Quand je viens faire mes affaires, sur la place du marché, je sens votre présence, je m'émoustille, je rêve, je papillonne.
Je rentre au bureau de poste et vous êtes avec moi. J'appuie sur le bouton pour prendre mon tour dans la file et vous êtes avec moi. Je regarde machinalement les livres proposés et je me prends à cuisiner pour votre gourmandise. Je me vois déjà préparant une table, bougies pour l'intimité, fleurs pour la beauté, je veille à chaque détail!
Gong! C'est mon tour. Ah oui, j'étais venue à la poste!
Je sors du bâtiment et ça recommence. Je tourne comme une lionne au pied d'un arbre, attendant sa proie perchée, avec grand appétit. L'eau me monte à la bouche. Mon voyage m'a fait saliver.
Invisible, je monte l'escalier. Je traverse la porte, m'assieds en face de vous et vous regarde. Vous me faites de l'effet, vous réveiller mes sens. Je suis à l'affût de votre odeur, de votre peau, de vos mouvements.
Vous sentez ma présence, c'est juste une impression de ne pas être seul.

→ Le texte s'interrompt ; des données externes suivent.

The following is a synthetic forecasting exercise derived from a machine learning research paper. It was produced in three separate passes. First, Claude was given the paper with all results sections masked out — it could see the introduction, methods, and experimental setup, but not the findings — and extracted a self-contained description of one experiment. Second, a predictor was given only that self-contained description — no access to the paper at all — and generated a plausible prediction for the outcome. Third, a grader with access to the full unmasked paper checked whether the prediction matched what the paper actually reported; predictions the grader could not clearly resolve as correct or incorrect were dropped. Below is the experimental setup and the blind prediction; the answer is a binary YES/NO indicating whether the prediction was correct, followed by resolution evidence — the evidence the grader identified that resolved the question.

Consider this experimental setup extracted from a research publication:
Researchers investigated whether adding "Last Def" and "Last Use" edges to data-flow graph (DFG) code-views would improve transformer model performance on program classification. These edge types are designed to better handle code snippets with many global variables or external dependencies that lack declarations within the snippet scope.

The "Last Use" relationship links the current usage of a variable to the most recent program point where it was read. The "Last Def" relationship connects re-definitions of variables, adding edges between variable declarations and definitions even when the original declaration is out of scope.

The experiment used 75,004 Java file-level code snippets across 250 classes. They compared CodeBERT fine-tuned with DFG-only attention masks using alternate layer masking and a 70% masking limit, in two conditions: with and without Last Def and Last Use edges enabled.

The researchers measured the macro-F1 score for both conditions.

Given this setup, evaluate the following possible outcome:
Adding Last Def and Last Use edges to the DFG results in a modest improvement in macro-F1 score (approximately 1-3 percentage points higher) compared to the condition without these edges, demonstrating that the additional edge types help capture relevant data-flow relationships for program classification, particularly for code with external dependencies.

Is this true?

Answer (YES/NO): NO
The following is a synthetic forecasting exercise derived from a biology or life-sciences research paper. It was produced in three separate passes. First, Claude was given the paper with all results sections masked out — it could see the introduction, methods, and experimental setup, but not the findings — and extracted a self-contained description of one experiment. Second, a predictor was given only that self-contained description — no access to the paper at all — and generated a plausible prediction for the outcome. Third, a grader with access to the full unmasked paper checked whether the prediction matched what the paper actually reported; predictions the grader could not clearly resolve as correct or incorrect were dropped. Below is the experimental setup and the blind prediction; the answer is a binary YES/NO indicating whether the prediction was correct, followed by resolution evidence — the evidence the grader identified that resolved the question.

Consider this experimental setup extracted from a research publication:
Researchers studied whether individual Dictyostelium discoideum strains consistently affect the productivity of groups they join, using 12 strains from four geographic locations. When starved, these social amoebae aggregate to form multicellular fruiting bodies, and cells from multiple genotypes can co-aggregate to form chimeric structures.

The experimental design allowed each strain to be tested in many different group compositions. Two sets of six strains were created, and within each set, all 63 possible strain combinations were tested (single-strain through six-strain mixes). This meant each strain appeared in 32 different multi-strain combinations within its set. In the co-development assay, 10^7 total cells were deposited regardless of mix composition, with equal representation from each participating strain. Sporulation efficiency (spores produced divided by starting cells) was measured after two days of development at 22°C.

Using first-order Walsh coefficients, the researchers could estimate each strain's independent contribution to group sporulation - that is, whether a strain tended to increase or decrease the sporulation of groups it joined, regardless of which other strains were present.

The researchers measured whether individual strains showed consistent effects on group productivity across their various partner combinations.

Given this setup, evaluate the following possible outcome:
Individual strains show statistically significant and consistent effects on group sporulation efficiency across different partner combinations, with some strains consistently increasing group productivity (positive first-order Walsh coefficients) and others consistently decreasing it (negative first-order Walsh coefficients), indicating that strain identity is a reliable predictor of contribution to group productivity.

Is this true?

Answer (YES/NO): YES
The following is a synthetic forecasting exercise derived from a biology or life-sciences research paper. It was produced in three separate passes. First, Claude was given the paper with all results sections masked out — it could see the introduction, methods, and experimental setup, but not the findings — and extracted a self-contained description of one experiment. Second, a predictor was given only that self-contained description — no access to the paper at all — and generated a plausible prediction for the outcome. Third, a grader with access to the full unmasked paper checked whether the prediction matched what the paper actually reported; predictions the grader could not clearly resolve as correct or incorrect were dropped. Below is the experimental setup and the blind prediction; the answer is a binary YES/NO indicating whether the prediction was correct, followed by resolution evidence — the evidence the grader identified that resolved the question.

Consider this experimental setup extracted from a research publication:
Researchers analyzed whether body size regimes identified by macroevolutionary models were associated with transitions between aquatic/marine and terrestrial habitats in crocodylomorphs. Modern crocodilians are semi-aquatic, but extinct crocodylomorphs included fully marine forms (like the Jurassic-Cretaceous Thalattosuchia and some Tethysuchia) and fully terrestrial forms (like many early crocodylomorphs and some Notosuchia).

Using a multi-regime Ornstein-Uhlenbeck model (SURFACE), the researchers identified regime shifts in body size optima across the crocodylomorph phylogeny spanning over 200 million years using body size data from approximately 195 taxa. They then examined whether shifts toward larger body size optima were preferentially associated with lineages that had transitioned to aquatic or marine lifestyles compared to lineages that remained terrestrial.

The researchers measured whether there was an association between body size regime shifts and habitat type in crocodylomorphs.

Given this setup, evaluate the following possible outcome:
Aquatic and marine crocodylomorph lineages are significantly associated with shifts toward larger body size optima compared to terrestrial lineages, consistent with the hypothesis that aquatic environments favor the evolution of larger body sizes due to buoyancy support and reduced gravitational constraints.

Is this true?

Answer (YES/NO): NO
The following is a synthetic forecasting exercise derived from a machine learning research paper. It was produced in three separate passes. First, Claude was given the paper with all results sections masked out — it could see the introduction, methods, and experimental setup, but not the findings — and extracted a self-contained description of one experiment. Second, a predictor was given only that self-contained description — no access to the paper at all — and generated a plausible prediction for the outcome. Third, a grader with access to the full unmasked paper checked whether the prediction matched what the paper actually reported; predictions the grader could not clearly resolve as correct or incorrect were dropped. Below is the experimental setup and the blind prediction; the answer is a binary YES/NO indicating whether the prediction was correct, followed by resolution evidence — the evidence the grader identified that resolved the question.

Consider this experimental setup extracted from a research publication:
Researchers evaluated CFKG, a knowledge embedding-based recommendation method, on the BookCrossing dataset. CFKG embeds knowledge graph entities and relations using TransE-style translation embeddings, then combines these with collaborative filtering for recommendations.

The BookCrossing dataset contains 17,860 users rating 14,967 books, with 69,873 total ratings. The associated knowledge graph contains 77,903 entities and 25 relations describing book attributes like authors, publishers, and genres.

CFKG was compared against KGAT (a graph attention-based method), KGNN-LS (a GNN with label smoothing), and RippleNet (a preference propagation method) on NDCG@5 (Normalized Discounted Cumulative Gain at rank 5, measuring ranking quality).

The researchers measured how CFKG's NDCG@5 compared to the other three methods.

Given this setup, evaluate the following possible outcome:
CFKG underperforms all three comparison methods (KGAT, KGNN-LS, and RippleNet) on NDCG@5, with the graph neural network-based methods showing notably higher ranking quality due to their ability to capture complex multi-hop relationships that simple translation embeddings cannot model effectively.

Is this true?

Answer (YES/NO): NO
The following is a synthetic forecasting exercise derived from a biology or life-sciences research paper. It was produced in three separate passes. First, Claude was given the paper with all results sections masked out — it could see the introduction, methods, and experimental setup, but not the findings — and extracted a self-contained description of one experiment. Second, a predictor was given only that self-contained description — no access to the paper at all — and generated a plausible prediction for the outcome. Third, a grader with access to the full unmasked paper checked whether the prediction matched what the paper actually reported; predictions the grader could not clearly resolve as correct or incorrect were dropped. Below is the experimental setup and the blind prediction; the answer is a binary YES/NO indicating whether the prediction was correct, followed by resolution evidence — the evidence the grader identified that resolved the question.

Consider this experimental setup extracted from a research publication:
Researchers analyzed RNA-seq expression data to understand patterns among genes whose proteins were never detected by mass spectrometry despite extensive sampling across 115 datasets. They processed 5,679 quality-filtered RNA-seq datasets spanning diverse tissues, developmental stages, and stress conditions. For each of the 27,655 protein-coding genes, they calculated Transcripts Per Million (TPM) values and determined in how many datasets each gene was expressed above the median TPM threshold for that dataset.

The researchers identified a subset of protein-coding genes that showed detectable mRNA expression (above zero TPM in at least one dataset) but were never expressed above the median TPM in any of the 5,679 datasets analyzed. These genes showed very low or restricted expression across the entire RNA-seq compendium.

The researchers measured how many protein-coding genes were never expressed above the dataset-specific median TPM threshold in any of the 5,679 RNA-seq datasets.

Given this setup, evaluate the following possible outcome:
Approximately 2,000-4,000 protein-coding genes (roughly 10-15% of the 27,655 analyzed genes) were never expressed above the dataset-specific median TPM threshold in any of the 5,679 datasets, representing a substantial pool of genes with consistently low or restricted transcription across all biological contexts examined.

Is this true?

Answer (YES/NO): NO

Immobile, assis sur votre chaise, vous fermez les yeux. Alors je m'approche, souffle sur vos paupières. Mmhh, je suis si près de vous! Que l'instant est doux. Je m'agenouille, vous prends une main, la couvre de baisers, et puis l'autre, et puis les deux. Je vois vos narines d'animal vibrer et vos lèvres s'entrouvrir. Je vous admire, vous êtes magnifique, offert à ma convoitise. Je dépose mes baisers sur vos lèvres, légers, effleurés, puis comme du velours, je sens la douceur de votre grain de peau! J'ai envie de mordre, mais me retiens, ferme les yeux pour jouir de cet instant divin où tout mon corps se transforme, se tend, s'offre.
Du bruit, on vient... Désolée mon amour, je dois m'en aller, mais c'est promis, je reviendrai.